AVAILABLE DATA >>
==============================

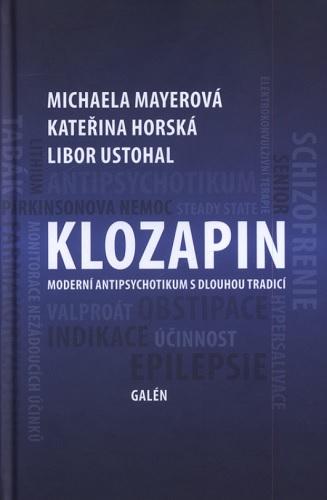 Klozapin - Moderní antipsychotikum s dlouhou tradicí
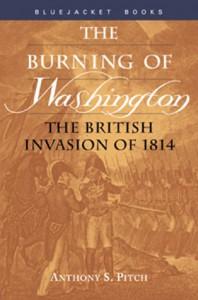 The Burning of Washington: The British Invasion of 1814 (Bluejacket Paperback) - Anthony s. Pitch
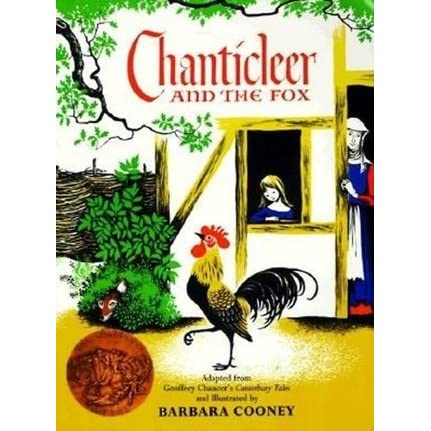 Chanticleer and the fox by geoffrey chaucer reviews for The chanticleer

==============================

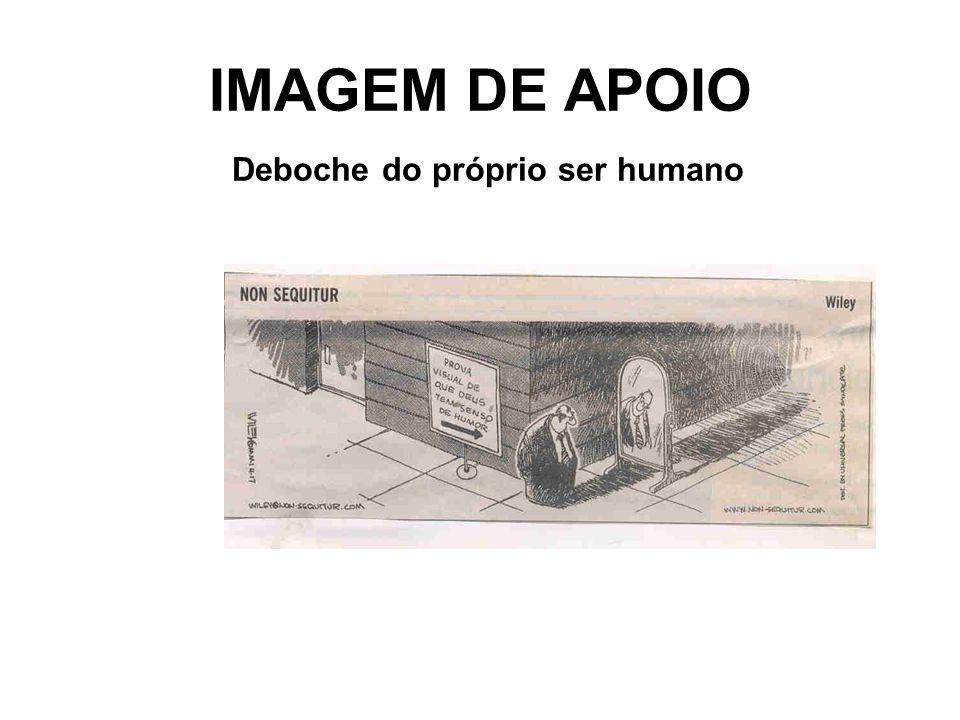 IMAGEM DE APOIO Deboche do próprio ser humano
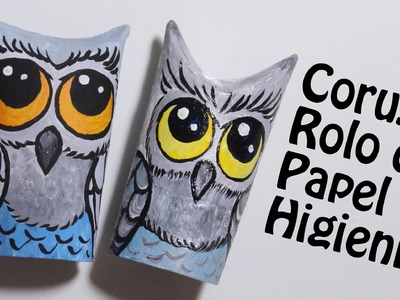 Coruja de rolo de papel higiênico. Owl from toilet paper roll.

==============================

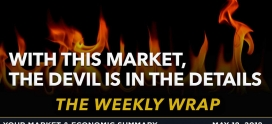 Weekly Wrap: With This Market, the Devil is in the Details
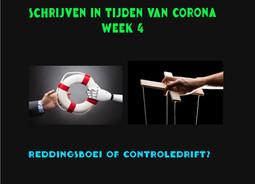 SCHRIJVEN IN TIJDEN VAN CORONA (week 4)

==============================

TASK DESCRIPTION >>
Nothing except the lines from the one containing "Klozapin - Moderní" through the one containing "Chanticleer and the" should appear in the answer, exactly as above and without pictures.

WRITTEN RESPONSE >>
 Klozapin - Moderní antipsychotikum s dlouhou tradicí
 The Burning of Washington: The British Invasion of 1814 (Bluejacket Paperback) - Anthony s. Pitch
 Chanticleer and the fox by geoffrey chaucer reviews for The chanticleer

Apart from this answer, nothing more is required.